These are all commonly used symbols, so they get their own index to make querying their value faster and easier. Later in this post we’ll see how we can get the value of a symbol that is less common and isn’t on this list.

The first index on this list is, conveniently, DEBUG_DATA_KernBase. So we create a variable to get the base address of the nt module and call ReadDebuggerData:

ULONG64 kernBase;
dataSpaces->ReadDebuggerData(DEBUG_DATA_KernBase,
&kernBase,
sizeof(kernBase),
nullptr);

Next, we want to iterate over all the processes and print information about them. To do that we need the EPROCESS type. One annoying thing about the debugger API is that it doesn’t allow us to use types like we would if they were in a header file. We can’t declare a variable of type EPROCESS and access its fields. Instead we need to access memory through a type ID and the offsets inside the type. Foe example, if we want to access the ImageFileName field inside a process we will need to read the information that’s found in processAddr + imageFileNameOffset. But this is getting a bit ahead. First we need to get the type ID of _EPROCESS using debugSymbols->GetTypeId, which receives the module base, type name and an output argument for the type ID. As the name suggests, this function doesn’t give us the type itself, only an identifier that we’ll use to get offsets inside the structure:

ULONG EPROCESS;
debugSymbols->GetTypeId(kernBase, “_EPROCESS”, &EPROCESS);

Now let’s get the offsets of the fields inside the EPROCESS so we can easily access them. Since we want to print the name and PID of each process we’ll need the ImageFileName and UniqueProcessId fields, in addition to ActiveProcessLinks so we iterate over the processes. To get those we’ll call debugSymbols->GetFieldOffset, which receives the module base, type ID, field name and an output argument that will receive the field offset:

ULONG imageFileNameOffset;
ULONG uniquePidOffset;
ULONG activeProcessLinksOffset;
debugSymbols->GetFieldOffset(kernBase,
EPROCESS,
“ImageFileName”,
&imageFileNameOffset);
debugSymbols->GetFieldOffset(kernBase,
EPROCESS,
“UniqueProcessId”,
&uniquePidOffset);
debugSymbols->GetFieldOffset(kernBase,
EPROCESS,
“ActiveProcessLinks”,
&activeProcessLinksOffset);

To start iterating the process list we need to read PsActiveProcessHead. You might have noticed earlier that this symbol has an index in DbgEng.h so it can be read directly using ReadDebuggerData. But for this example we won’t read it that way, and instead show how to read it like a symbol that doesn’t have an index. So first we need to get the symbol offset in the dump file, using debugSymbols->GetOffsetByName:

ULONG64 activeProcessHead;
debugSymbols->GetOffsetByName(“nt!PsActiveProcessHead”,
&activeProcessHead);

This doesn’t give us the actual value yet, only the offset of this symbol. To get the value we’ll need to read the memory that this address points to from the dump using dataSpaces->ReadVirtual, which receives an address to read from, Buffer, BufferSize and an optional output argument BytesRead. We know that this symbol points to a LIST_ENTRY structure so we can just define a local linked list and read the variable into it. In this case we got lucky — the LIST_ENTRY structure is documented. If this symbol contained a non-documented structure this process would require a couple more steps and be a bit more painful.
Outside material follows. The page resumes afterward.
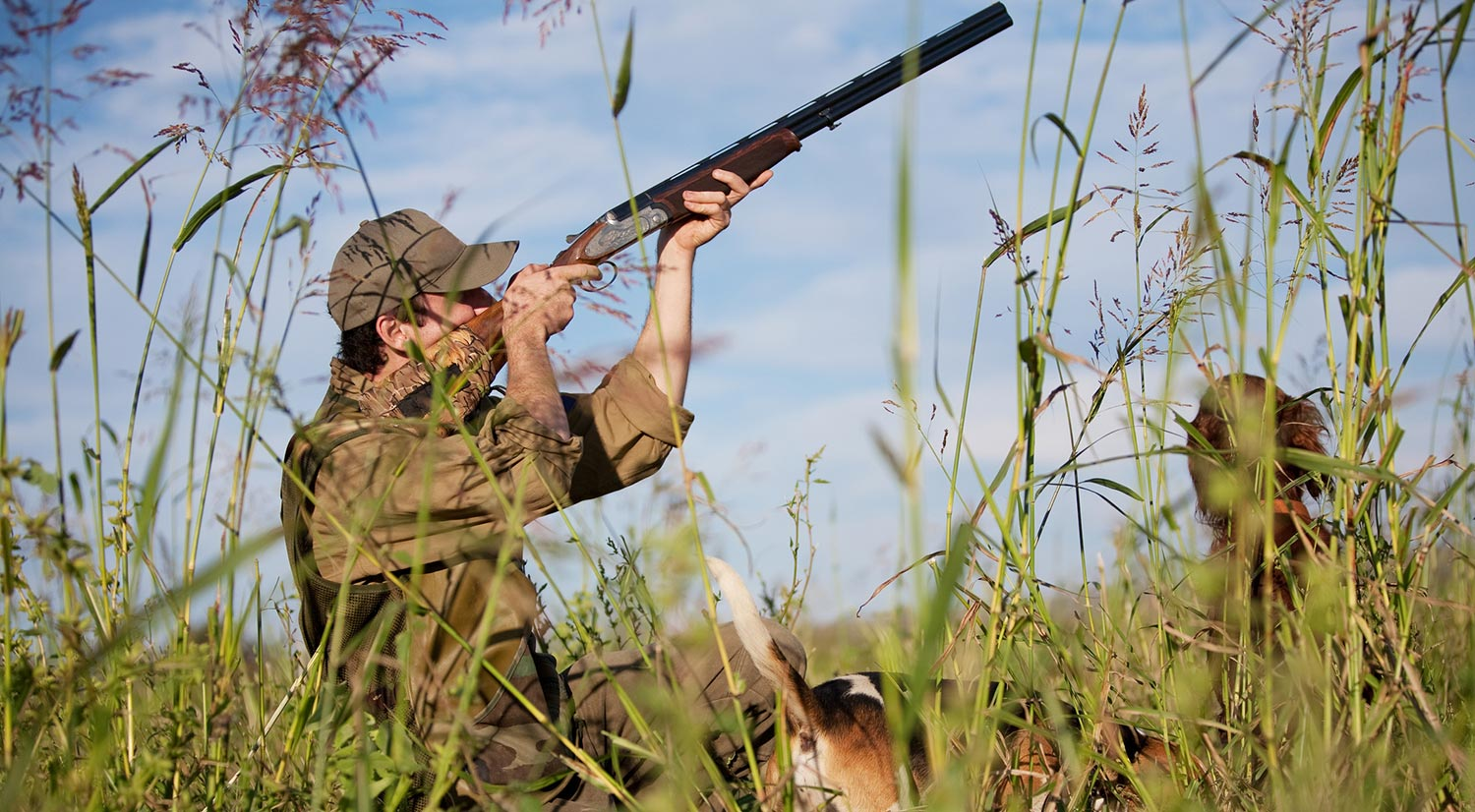 Photo of man and two dogs in grassy area aiming into the sky to hunt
LIST_ENTRY activeProcessLinks;
dataSpaces->ReadVirtual(activeProcessHead,
&activeProcessLinks,
sizeof(activeProcessLinks),
nullptr);

Now we have almost everything we need to start iterating the process list! We’ll define a local process variable and use it to store the address of the current process we’re looking at. In each iteration, activeProcessLinks.Flink will point to the first process in the system, but it won’t point to the beginning of the EPROCESS. It points to the ActiveProcessLinks field, so to get to the beginning of the structure we’ll need to subtract the offset of ActiveProcessLinks field from the address (basically what the CONTAINING_RECORD macro would do if we could use it here). Notice that we are using a ULONG64 here on purpose, instead of a ULONG_PTR to save us the pain of using pointer arithmetic and avoiding casts in future function calls, since most debugger API functions receive arguments as ULONG64:

ULONG64 process;
process = (ULONG64)activeProcessLinks.Flink — activeProcessLinksOffset;

The process iteration is pretty simple — for each process we want to read the ImageFileName value and UniqueProcessId value, and then read the next process pointer from ActiveProcessLinks. Notice that we cannot access any data in the debugger directly. The addresses we have are meaningless in the context of our current process (they are also kernel addresses, and our application is running in user mode and not necessarily on the right machine), and we need to call dataSpaces->ReadVirtual, or any of the other debugger functions that let us read data, to access any of the memory and will have to read these values for each process.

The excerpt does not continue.